En 20 ans, il a vu le métier évoluer. Le salarié du service de remplacement n’est plus celui à qui on confie systématiquement le sale boulot, ou alors l’agriculteur s’y colle aussi.
« Les fermes évoluent, elles sont de plus en plus mécanisées et leur nombre a été divisé par deux. L’élevage aussi a changé. Il devient plus réfléchi. Ce n’est plus produire à tout prix, mais il y a une vraie réflexion sur la rentabilité des troupeaux, sur les coûts de production. »
Les chefs d’exploitation aussi changent. Avec le renouvellement des générations, les jeunes sont plus enclins à prendre des congés et notamment des congés parentaux.
« Mais certains n’aiment pas se faire remplacer ou payer 140 euros », glisse le salarié.
Jamais lassé de ce métier qui se renouvelle chaque jour, Claude Grimaud n’a qu’une seule inquiétude : « que la dépanneuse tombe en panne ! » Il appréhende de tomber malade alors que les autres comptent sur lui.
Isabelle Doucet
« Notre rôle est d’intervenir dans l’urgence »
Les besoins de remplacement dans les fermes sont nombreux et les salariés, qui interviennent au pied levé, son précieux.
Le Service de remplacement de l’Isère (SRI) est né il y a dix ans du regroupement de huit secteurs (1). Il emploie dix CDI et de nombreux CDD représentant 21 équivalent temps plein par an.

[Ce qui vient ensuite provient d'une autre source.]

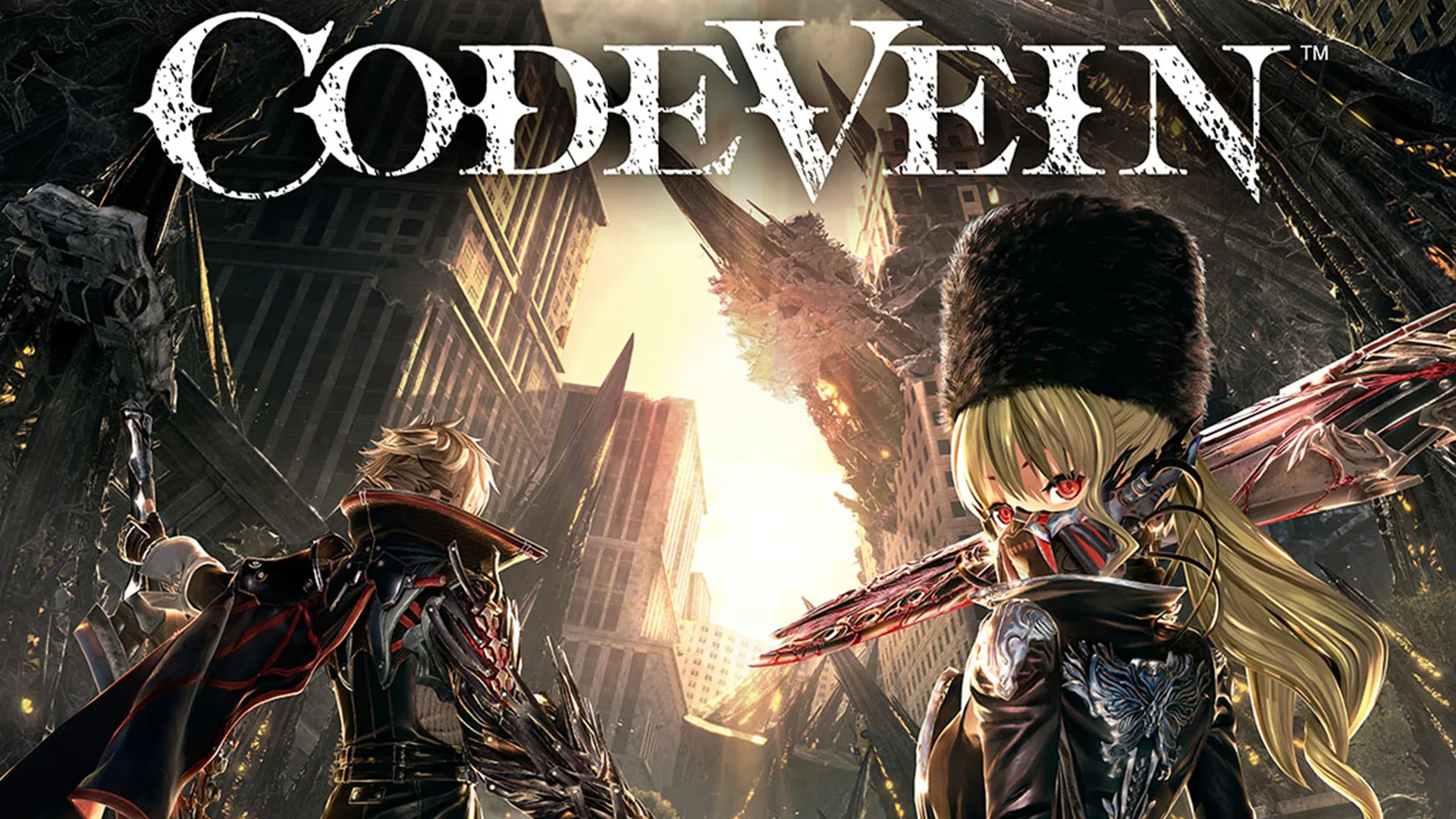 CODE VEIN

« Certains mois, nous établissons jusqu’à 60 fiches de paye », explique Jean-Marc Chevallet, son président. Congés, formation, maladie, accident, maternité, responsabilités professionnelles : les salariés du SRI interviennent pour assurer la continuité des travaux des agriculteurs qui le sollicitent.

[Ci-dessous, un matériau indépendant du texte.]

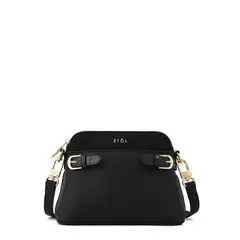 ZIOL - Cartera bandolera pequeña heidi negro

Plus de 400 agriculteurs sont adhérents du service, dont 200 sont utilisateurs réguliers. « Notre rôle est d’intervenir dans l’urgence, explique le président. Certaines exploitations ont été sauvées grâce au service de remplacement. »
Mais il fait valoir avant tout « l’esprit coopératif », à l’opposé d’une attitude de consommateur. Car c’est là que réside l’équilibre du service : employer les salariés en dehors des périodes d’urgence et pas seulement pour les congés maternité et paternité.
Contact humain et changement
L’autre enjeu est celui du recrutement et de la fidélisation des salariés. « Les mentalités ont évolué. Il y a davantage de respect du salarié et s’il y a des corvées, elles se font à deux », reprend Jean-Marc Chevallet.
Il souligne l’intérêt d’un métier où l’on découvre la multiplicité des productions et des exploitations.
C’est aussi un bon réseau pour trouver une ferme à reprendre.
Le travail convient plus particulièrement aux profils qui aiment le changement et le contact humain, ont l’esprit d’initiative et savent s’adapter à tous les types d’exploitations.
Reste la difficulté, comme dans tous les métiers de l’agriculture où les salaires demeurent modestes, à recruter et fidéliser ces perles rares. Le SRI se tourne vers les écoles et essaie de proposer des formations, en partenariat avec Agriemploi.
ID
(1) Il y a actuellement trois services de remplacement en Isère : le SRI, le service de remplacement du Nord-Isère et celui du Vercors.